Singkong atau ubi kayu yang dapat diolah menjadi chips itu memiliki nilai ekonomi tinggi bila sudah berubah bentuk menjadi tepung pregel. Hal itu terungkap dalam Workshop Pengembangan Tepung Ubi Kayu di Aula Dinas Pertanian Kabupaten Sukabumi.
“Kami menyambut baik dan siap memberikan bantuan untuk kelancaran program ini. Intinya kami siap bersinergi untuk menyejahterakan petani dan memanfaatkan potensi pertanian Kabupaten Sukabumi,” ujar Sekretaris Distan Kabupaten Sukabumi, Denis Eriska, Rabu (08/06/2022).
Sementara itu, Peneliti Puslitbang Tanaman Pangan Kementerian Pertanian RI, Dr. Nuning Agro Subekti menjelaskan dirinya sudah melakukan penelitian wilayah di kabupaten sukabumi terkait singkong.
“Kami sudah dua tahun melakukan penelitian ubi kayu di Girijaya, Nagrak.

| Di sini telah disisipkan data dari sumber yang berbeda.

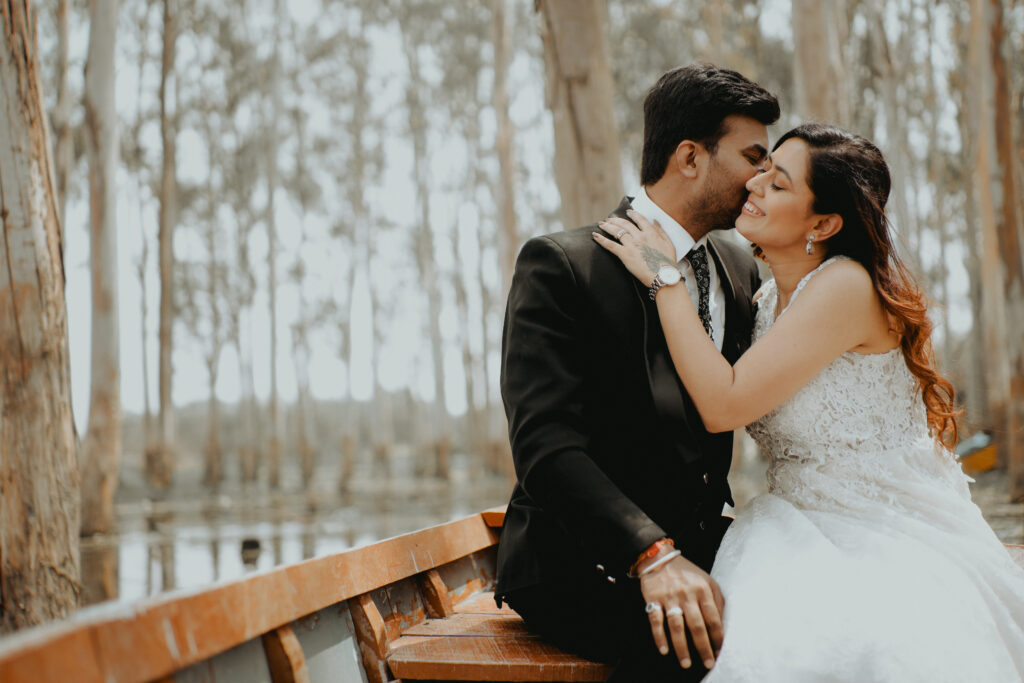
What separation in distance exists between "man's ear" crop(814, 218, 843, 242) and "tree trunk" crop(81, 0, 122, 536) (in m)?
10.5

Ubinya bagus, hanya saja masih dijual dalam bentuk ubi segar. Sehingga tidak ada tambahan penghasilan lebih buat petani,” terang Dr. Nuning Agro Subekti.
Ia mengatakan, produksi ubi kayu di Kabupaten Sukabumi masih belum maksimal. Penjualan ubi secara langsung kepada offtaker hanya sekitar 2 ribu hingga 3 ribu rupiah per kilogram. Namun, katanya, nilainya akan sangat tinggi jika dijual dalam bentuk rajangan kering atau chips sebagai bahan baku tepung pregel.
“Kalau dijual dalam bentuk chips itu bisa menjadi 55 ribu rupiah per kilogram. Apalagi riset kami didukung dari hulu sampai hilir dengan adanya offtaker. Kita juga sedang mengurus sertifikat SNI karena tepung pregel ini akan digunakan untuk substitusi pangan. Sehingga harus terstandar. Importir juga sudah minta untuk ke China,” jelasnya.
Pregelatinisasi, kata Nuning, merupakan proses pengolahan tepung dari ubi kayu dengan cara dipanaskan dengan suhu tertentu sehingga berubah menjadi gel. Olahan tepung pregel bisa untuk aneka makanan, seperti pasta, nugget, lasagna, dan lain sebagainya.
Sejauh ini pembuatan tepungnya belum efisien jika dilakukan oleh petani karena membutuhkan infrastruktur dan terstandar karena untuk pangan. Protein tepung pregel ini hanya 3 persen dan zero gluten. Sehingga lebih ramah untuk yang alergi gluten dan anak-anak berkebutuhan khusus.
“Saat ini kita baru bisa produksi 500 kilogram per hari, tapi importir minta 40 ton per hari. Itu yang harus kita kejar,” tandasnya.